Aim: To preserve the follicular population in rats prior to abdominal irradiation by the orthotopic autografting of ovarian cortical slices (frozen/thawed) in one of two cryoprotective agents (CPAs). The proportion of follicular survival will be quantified at autopsy and a comparison will be made of the two CPAs.

Method: Thirty Wistar rats, aged 38-39 days, were unilaterally ovariectomised. The ovaries of twenty animals were slow-cooled in either 1.5 M dimethylsulphoxide (DMSO; group B) or 1.5 M ethylene glycol (EG; group C). The ovaries of the remaining ten animals (group A) were fixed and histologically examined to determine a fresh follicle count. The contralateral ovary was irradiated with a single dose of 2.5 Gy. Frozen tissue (from groups B and C) was thawed rapidly and autografted into the irradiated ovarian bursa. All animals were mated eighteen days after grafting and were sacrificed eighteen days later. At autopsy, the number of embryos was counted and the ovarian weights recorded, before the tissue was prepared histologically for quantification of follicular survival.

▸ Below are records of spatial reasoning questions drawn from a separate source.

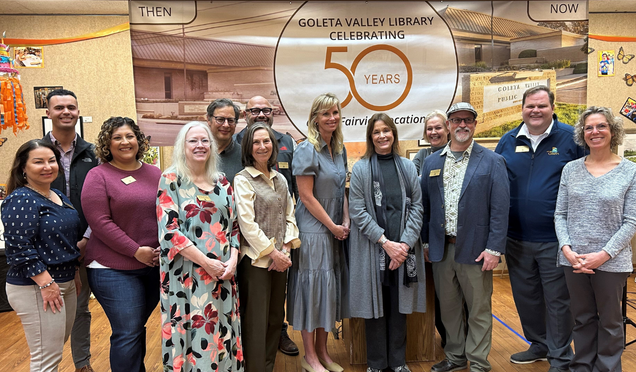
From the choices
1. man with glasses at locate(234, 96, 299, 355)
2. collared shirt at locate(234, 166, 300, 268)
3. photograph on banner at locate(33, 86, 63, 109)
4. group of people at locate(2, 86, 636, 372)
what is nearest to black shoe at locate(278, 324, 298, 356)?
man with glasses at locate(234, 96, 299, 355)

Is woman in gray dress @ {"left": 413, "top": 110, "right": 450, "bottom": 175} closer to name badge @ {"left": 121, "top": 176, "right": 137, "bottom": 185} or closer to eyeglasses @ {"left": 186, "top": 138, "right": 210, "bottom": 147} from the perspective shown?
eyeglasses @ {"left": 186, "top": 138, "right": 210, "bottom": 147}

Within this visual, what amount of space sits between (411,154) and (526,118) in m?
2.49

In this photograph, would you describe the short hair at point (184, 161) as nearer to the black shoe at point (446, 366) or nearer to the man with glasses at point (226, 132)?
the man with glasses at point (226, 132)

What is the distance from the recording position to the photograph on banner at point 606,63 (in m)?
5.67

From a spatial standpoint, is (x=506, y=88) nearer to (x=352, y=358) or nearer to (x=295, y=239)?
(x=295, y=239)

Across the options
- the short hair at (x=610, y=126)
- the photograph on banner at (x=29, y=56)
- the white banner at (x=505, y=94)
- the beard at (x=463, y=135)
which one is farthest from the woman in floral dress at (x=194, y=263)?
the photograph on banner at (x=29, y=56)

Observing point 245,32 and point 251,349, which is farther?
point 245,32

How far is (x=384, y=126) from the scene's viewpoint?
2779mm

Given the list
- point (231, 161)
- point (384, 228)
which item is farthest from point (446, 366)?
point (231, 161)

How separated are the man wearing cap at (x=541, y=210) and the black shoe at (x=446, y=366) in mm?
601

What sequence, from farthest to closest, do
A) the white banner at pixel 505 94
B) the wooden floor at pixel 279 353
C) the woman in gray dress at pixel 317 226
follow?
the white banner at pixel 505 94
the wooden floor at pixel 279 353
the woman in gray dress at pixel 317 226

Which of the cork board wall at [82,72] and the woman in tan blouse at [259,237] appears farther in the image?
the cork board wall at [82,72]

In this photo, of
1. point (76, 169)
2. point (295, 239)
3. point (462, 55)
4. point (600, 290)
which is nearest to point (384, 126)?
point (295, 239)

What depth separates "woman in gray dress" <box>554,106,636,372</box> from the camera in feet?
8.06
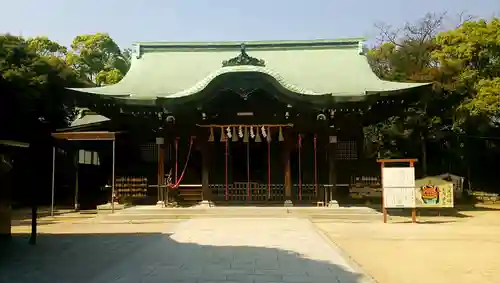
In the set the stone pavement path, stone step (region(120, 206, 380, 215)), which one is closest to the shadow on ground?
the stone pavement path

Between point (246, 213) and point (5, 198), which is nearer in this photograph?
point (5, 198)

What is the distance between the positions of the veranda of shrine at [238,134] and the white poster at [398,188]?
312 cm

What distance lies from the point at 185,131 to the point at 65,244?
7.93m

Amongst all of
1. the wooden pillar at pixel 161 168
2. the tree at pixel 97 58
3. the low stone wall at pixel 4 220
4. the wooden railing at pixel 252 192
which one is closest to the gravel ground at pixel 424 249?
the wooden railing at pixel 252 192

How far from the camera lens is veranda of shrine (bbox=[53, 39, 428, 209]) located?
632 inches

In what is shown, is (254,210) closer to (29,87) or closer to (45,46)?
(29,87)

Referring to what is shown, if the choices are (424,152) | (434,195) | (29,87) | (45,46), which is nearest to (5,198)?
(434,195)

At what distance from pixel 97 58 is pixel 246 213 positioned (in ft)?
109

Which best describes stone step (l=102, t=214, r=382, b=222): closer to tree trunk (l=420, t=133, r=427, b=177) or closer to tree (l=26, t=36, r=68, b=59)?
tree trunk (l=420, t=133, r=427, b=177)

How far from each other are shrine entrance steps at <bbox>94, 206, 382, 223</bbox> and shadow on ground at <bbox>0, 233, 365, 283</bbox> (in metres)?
5.23

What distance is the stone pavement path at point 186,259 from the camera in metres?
A: 6.39

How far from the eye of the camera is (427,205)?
47.2ft

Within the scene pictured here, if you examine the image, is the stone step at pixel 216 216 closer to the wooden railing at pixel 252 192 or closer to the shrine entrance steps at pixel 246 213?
the shrine entrance steps at pixel 246 213

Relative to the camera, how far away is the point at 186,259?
25.2 ft
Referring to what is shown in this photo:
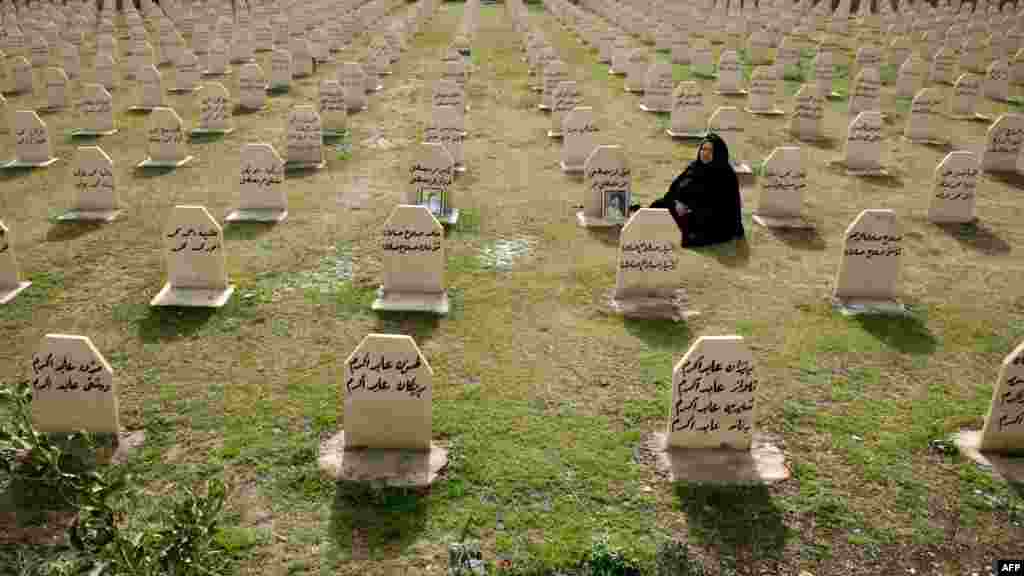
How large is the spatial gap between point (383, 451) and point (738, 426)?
243 cm

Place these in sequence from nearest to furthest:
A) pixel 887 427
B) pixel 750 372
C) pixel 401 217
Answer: pixel 750 372 < pixel 887 427 < pixel 401 217

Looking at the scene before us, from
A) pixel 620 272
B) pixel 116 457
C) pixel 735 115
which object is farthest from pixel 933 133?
pixel 116 457

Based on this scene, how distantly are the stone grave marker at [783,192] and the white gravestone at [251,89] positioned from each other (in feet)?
34.0

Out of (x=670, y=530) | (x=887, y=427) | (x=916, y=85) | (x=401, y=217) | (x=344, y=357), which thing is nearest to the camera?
(x=670, y=530)

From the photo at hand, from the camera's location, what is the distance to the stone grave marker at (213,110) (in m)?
14.0

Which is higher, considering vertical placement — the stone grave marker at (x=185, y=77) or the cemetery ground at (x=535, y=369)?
the stone grave marker at (x=185, y=77)

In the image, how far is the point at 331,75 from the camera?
65.1ft

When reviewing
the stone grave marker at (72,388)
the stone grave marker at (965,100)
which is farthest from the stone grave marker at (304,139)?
the stone grave marker at (965,100)

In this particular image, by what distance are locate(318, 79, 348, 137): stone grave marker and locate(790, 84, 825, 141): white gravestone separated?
8.18m

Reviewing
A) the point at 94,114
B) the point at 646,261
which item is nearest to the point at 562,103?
the point at 646,261

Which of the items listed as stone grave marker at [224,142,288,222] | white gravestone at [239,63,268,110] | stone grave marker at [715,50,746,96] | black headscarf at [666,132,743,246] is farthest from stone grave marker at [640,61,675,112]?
stone grave marker at [224,142,288,222]

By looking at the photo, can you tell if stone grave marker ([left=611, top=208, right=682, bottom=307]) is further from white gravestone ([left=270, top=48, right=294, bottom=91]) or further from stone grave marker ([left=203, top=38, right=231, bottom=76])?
stone grave marker ([left=203, top=38, right=231, bottom=76])

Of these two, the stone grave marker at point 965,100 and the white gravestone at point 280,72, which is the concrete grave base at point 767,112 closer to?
the stone grave marker at point 965,100

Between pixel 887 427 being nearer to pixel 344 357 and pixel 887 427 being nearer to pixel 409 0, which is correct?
pixel 344 357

Results: There was no significant difference in the pregnancy rate in the three groups and, although there was a higher number of embryos in the irradiated control group A compared with groups B and C, the difference was not significant. The follicle count in groups B and C was significantly higher than in group A. In group A, the percentage of growing follicles was higher than in groups B and C and the fresh ovary.

Conclusions: Autografting frozen/thawed ovarian tissue preserved a proportion of the follicular population in irradiated rats. There was no significant difference in the numbers of follicles surviving cryopreservation in the two CPAs. Since the irradiated rats were not totally sterilised, we cannot conclude that cryopreserved grafts can restore fertility.